▶ **YOUR GOAL**
Can you give the lines from the one containing "Which object is at" through the one containing "259 centimetres", both included, as a Markdown table with the columns No. and Line, leaving out blank lines?

Entries on spatial positioning
--------------------------------

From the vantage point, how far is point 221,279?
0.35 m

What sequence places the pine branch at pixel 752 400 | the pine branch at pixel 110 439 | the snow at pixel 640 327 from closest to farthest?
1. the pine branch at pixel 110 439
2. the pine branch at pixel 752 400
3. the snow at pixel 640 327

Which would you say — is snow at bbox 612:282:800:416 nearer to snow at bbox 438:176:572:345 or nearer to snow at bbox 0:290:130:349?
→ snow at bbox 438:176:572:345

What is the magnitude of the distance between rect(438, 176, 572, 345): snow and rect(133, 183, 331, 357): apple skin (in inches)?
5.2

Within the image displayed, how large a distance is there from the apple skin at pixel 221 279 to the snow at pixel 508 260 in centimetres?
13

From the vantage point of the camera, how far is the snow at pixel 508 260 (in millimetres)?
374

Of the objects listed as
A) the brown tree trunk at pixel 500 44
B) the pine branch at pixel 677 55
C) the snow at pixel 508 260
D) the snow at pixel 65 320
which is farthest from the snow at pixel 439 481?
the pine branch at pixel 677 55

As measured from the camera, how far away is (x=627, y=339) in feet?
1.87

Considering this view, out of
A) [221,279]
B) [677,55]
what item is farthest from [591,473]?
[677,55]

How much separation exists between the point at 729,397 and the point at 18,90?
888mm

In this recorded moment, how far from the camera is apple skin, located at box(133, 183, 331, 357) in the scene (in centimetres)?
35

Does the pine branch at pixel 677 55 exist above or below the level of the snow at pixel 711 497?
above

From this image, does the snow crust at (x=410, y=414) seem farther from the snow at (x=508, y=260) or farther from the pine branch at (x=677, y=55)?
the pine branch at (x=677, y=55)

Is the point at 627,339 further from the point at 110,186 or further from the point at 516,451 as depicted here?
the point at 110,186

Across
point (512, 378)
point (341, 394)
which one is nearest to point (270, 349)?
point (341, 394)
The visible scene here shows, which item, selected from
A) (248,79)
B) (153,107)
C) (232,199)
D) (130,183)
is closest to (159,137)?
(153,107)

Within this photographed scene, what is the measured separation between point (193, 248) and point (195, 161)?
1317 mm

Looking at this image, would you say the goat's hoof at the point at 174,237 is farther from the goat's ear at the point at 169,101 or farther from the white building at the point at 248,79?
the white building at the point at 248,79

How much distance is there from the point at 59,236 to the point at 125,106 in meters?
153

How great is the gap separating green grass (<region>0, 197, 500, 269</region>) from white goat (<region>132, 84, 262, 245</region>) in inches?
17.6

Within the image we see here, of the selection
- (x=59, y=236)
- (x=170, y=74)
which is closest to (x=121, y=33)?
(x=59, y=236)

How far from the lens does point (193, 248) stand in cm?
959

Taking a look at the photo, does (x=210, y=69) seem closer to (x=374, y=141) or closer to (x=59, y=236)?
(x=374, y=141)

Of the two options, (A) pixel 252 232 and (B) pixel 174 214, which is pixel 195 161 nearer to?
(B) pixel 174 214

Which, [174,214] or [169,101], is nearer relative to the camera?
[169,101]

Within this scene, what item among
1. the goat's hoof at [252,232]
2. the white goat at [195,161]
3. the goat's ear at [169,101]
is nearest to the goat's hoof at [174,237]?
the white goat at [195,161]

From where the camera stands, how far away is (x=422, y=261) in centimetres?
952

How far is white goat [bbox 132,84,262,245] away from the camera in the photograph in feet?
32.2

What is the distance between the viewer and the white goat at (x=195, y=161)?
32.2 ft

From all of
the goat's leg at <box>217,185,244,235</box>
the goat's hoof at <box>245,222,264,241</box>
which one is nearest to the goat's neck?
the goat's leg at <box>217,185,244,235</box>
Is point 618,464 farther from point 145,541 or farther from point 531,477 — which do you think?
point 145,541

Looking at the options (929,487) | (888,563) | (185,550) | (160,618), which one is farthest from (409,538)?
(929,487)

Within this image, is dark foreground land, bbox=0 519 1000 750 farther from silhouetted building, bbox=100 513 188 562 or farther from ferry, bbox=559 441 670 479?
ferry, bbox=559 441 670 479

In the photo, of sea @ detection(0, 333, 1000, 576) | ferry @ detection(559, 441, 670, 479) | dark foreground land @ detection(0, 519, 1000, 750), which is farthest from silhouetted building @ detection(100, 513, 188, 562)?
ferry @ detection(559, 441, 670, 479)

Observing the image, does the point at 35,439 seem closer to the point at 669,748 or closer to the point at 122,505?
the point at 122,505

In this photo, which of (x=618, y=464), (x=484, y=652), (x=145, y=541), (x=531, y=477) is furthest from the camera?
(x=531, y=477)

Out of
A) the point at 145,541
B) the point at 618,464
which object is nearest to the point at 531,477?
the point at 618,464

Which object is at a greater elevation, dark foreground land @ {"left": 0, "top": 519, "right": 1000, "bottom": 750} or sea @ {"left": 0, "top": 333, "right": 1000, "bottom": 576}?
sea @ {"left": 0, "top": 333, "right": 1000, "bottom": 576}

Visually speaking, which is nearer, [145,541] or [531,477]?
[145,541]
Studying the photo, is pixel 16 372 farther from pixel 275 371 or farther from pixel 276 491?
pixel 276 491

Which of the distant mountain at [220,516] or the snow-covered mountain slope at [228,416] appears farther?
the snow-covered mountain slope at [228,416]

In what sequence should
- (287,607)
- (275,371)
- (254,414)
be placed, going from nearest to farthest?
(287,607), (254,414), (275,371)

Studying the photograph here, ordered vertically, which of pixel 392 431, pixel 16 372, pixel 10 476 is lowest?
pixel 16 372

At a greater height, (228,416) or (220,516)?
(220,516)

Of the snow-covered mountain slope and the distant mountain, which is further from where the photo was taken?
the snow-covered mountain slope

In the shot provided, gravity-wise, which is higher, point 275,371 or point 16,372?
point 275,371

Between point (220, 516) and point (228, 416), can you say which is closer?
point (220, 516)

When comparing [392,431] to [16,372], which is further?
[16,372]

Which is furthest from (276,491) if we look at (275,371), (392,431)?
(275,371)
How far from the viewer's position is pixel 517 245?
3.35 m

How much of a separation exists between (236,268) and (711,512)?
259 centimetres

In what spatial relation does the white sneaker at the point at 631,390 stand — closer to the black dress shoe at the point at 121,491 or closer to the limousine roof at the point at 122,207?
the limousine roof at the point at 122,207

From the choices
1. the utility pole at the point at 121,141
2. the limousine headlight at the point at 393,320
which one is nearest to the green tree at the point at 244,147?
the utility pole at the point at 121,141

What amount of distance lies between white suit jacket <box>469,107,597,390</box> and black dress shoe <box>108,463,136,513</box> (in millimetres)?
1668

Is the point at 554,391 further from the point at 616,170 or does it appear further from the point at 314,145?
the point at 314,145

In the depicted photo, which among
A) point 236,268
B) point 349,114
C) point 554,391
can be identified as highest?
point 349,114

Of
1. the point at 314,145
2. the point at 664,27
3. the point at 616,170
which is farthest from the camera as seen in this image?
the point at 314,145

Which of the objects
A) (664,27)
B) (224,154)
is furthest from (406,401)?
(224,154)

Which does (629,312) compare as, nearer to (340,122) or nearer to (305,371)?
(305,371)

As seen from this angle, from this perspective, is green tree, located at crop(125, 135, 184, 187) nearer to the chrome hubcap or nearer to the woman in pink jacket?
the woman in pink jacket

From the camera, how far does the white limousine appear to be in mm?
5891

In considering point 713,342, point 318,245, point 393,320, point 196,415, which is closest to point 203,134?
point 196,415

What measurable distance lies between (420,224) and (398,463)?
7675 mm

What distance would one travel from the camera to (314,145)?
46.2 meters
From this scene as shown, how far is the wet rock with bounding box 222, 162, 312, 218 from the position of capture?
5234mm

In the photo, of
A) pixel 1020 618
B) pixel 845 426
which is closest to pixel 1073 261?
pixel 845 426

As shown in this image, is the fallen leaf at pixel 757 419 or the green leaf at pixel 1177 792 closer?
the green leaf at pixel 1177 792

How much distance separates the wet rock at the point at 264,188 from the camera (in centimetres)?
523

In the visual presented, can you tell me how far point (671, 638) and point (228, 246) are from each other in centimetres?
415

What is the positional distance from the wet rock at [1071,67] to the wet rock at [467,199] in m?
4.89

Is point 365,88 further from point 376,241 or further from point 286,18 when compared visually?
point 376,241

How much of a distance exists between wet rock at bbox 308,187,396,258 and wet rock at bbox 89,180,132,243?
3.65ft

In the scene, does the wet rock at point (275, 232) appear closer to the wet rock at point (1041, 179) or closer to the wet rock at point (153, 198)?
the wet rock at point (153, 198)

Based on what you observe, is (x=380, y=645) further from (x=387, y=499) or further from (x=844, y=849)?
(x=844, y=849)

--------------------------------

▶ **SOLUTION**
| No. | Line |
|---|---|
| 1 | Which object is at a greater elevation, dark foreground land @ {"left": 0, "top": 519, "right": 1000, "bottom": 750} or sea @ {"left": 0, "top": 333, "right": 1000, "bottom": 576}? |
| 2 | sea @ {"left": 0, "top": 333, "right": 1000, "bottom": 576} |
| 3 | Visually speaking, which is nearer, [145,541] or [531,477]? |
| 4 | [145,541] |
| 5 | Studying the photo, is pixel 16 372 farther from pixel 275 371 or farther from pixel 276 491? |
| 6 | pixel 276 491 |
| 7 | Which of the distant mountain at [220,516] or the snow-covered mountain slope at [228,416] appears farther? |
| 8 | the snow-covered mountain slope at [228,416] |
| 9 | In what sequence should |
| 10 | - (287,607) |
| 11 | - (275,371) |
| 12 | - (254,414) |
| 13 | be placed, going from nearest to farthest? |
| 14 | (287,607), (254,414), (275,371) |
| 15 | Studying the photograph here, ordered vertically, which of pixel 392 431, pixel 16 372, pixel 10 476 is lowest? |
| 16 | pixel 16 372 |
| 17 | At a greater height, (228,416) or (220,516)? |
| 18 | (220,516) |
| 19 | Of the snow-covered mountain slope and the distant mountain, which is further from where the photo was taken? |
| 20 | the snow-covered mountain slope |
| 21 | In the shot provided, gravity-wise, which is higher, point 275,371 or point 16,372? |
| 22 | point 275,371 |
| 23 | Between point (220, 516) and point (228, 416), can you say which is closer? |
| 24 | point (220, 516) |
| 25 | When comparing [392,431] to [16,372], which is further? |
| 26 | [16,372] |
| 27 | Which is furthest from (276,491) if we look at (275,371), (392,431)? |
| 28 | (275,371) |
| 29 | How far from the viewer's position is pixel 517 245? |
| 30 | 3.35 m |
| 31 | How much of a separation exists between (236,268) and (711,512)? |
| 32 | 259 centimetres |